To deploy a Python web app with various mathematical, scientific, text-processing packages to a cloud hosting platform-as-a-service.
My required 3rd-party Python packages/modules:
- Numpy (fundamental package for scientific computing with numbers)
- Scipy (scientific computing tools)
- Pandas (high-performance, easy-to-use data structures for data pre-processing and analytics)
- Scikit-learn (machine learning, data mining, data analysis)
- Textblob (simplified text-processing version of nltk)
What I tried and failed
I spent a few hours attempting to create a boilerplate web application with the required packages to be deployed on Google App Engine. Creating a restful API for GAE was easy (heres mine on Github using Flask). However, adding the scientific packages I needed was Hell.
In summary, GAE does NOT support a lot of C-based modules. So, say goodbye to a handful of Python scientific packages which depend on compiling various C-based libraries.
While GAE does provide numpy, if you want pandas at some imaginary point in the future, you'll have to vote on their thread.
Next up, PiCloud. Oh, they joined Dropbox and no longer allow sign-ups.
No, I do not want to bother with AWS. No, I do not want to merely run analytics up in the cloud with wakari or pythonanywhere.
Deploy scientific Python with Heroku buildpack
Building numpy, scipy, pandas, etc over and over again with each deployment gets old VERY quick.
Solution: Use a buildpack to prepare your dyno before your app executes.
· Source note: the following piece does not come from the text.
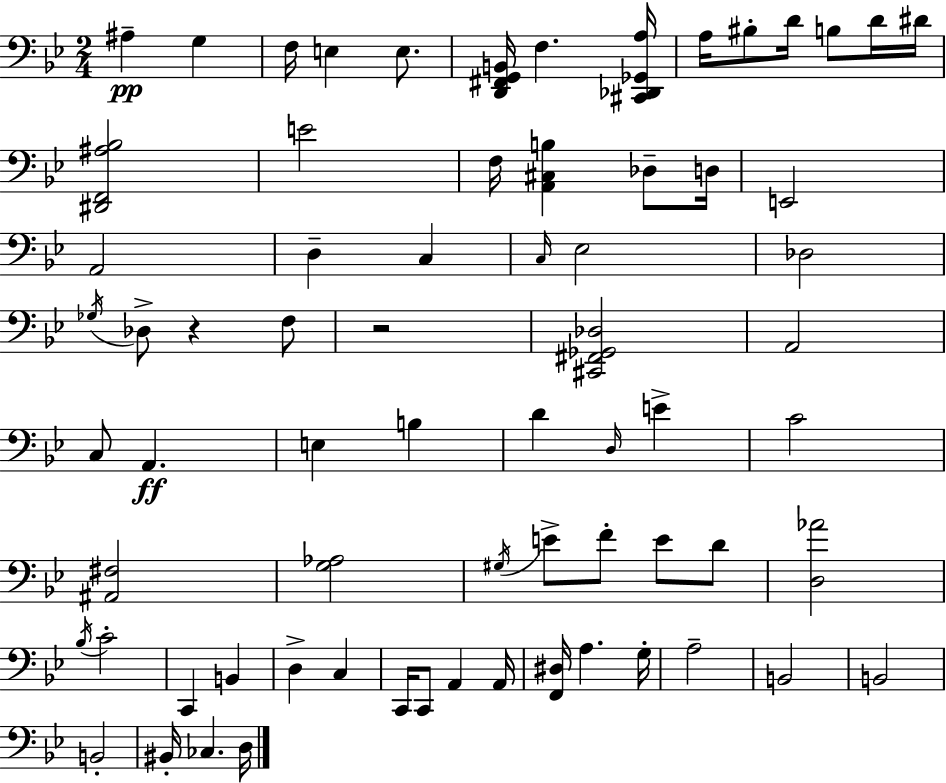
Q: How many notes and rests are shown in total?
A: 70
The custom buildpacks listed below uses the binary distributions of the required packages so this means not having to build numpy with each push to Heroku (joy!).
- Heroku's python buildpack - for simple python web apps
- Above buildpack + base scientific packages - for python web apps with numpy, scipy and/or scikit-learn (only Python 2.7.4)
- Above buildpack + textblob with core nltk corpora - this is my fork of the above buildpack with a script to download and cache core nltk corpora for textblob.
How to deploy with a Heroku buildpack
1) Create a simple Python web app that imports some scientific packages. As an example, Im using my bottle-skeleton app
2) Clone the repo and add to git:
$ git clone firstname.lastname@example.org:alyssaq/bottle-heroku-skeleton.git $ git init $ git add . $ git commit -m "init"
3) Add any additional dependencies in
requirements.txt (the skeleton app already includes numpy, textblob and pandas)
4) Login to heroku, set the custom buildpack and deploy!
$ heroku login $ heroku config:set BUILDPACK_URL=https://github.com/alyssaq/heroku-buildpack-python-sklearn $ git push heroku master
5) Open your browser and ensure that the home page loads with the
Hi text. If it does, its all good to go.